(Items from a dataset)
+ + + + +

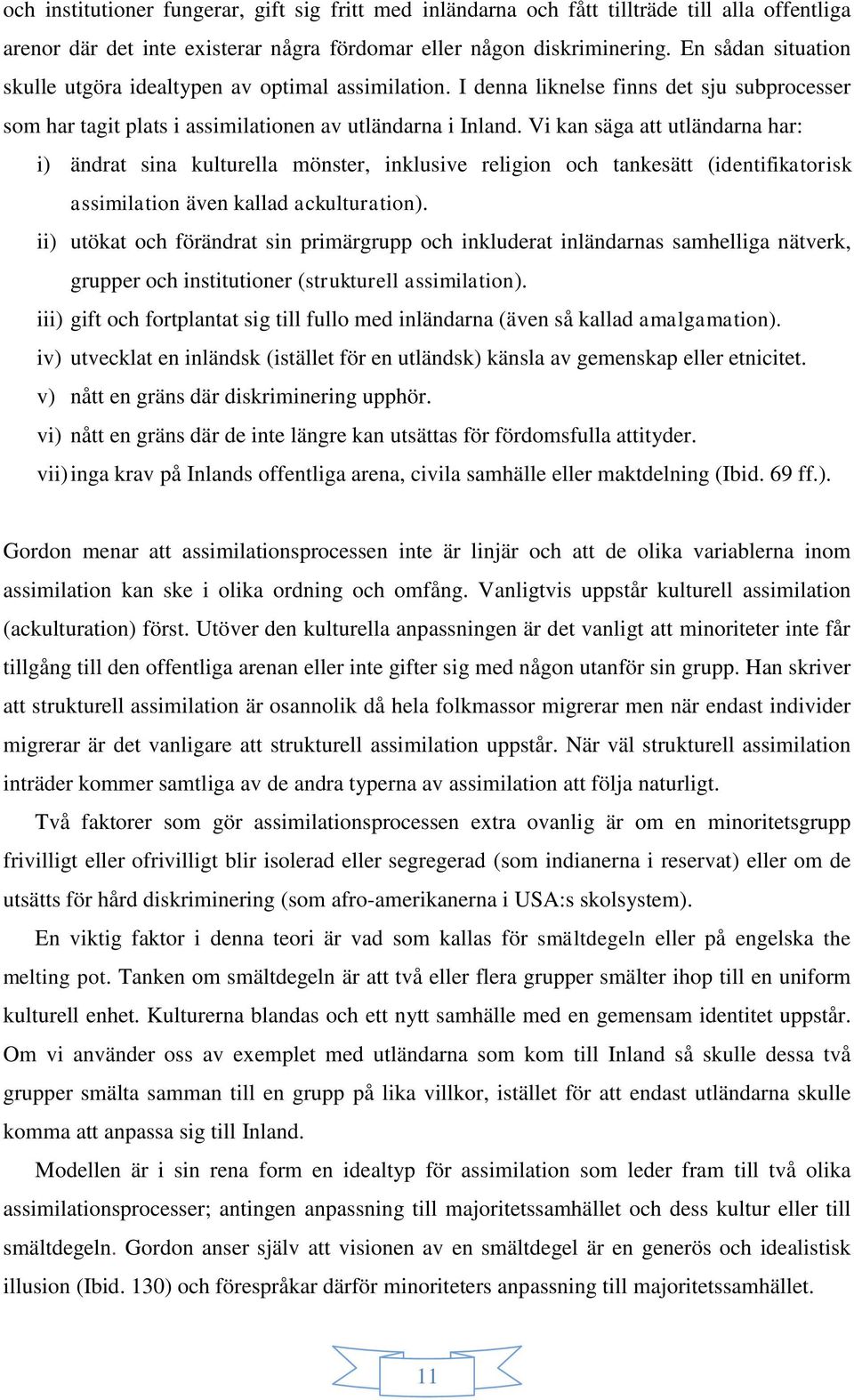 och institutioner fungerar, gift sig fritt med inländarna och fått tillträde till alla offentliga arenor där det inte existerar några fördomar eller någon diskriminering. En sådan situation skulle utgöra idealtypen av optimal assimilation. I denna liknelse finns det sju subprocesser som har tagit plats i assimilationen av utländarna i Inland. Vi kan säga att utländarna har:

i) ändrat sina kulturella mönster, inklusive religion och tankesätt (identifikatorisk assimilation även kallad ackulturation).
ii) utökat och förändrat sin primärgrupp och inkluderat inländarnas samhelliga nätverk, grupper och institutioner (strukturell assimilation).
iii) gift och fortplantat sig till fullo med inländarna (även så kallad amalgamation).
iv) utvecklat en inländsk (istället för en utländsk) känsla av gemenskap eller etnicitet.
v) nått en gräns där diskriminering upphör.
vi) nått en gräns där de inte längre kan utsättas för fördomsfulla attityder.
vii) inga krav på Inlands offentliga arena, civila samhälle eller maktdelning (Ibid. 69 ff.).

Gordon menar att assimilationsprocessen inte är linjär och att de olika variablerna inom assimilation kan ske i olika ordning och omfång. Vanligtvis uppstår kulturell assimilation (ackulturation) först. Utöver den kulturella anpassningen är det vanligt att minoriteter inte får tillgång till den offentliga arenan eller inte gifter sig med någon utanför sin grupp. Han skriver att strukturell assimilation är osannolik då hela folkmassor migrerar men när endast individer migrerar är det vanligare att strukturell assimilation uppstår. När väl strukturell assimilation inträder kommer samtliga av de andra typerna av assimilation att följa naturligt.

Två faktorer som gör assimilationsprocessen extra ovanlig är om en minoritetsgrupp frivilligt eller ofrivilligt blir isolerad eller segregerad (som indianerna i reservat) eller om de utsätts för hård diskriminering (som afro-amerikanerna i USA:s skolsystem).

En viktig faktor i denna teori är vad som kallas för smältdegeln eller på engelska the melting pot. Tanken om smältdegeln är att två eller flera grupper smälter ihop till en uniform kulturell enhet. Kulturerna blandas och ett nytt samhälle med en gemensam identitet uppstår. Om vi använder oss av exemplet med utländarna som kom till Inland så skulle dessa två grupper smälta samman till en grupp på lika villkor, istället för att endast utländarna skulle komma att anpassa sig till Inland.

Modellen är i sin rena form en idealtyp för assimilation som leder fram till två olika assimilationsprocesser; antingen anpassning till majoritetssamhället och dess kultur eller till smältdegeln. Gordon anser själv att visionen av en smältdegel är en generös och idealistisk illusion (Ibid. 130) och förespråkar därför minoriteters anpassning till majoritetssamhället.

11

+ + + + +

- YOUR ASSIGNMENT
Each line carrying the string "även" should be copied out from the entries.

- ANSWER FOR THIS EXERCISE
i) ändrat sina kulturella mönster, inklusive religion och tankesätt (identifikatorisk assimilation även kallad ackulturation).
iii) gift och fortplantat sig till fullo med inländarna (även så kallad amalgamation).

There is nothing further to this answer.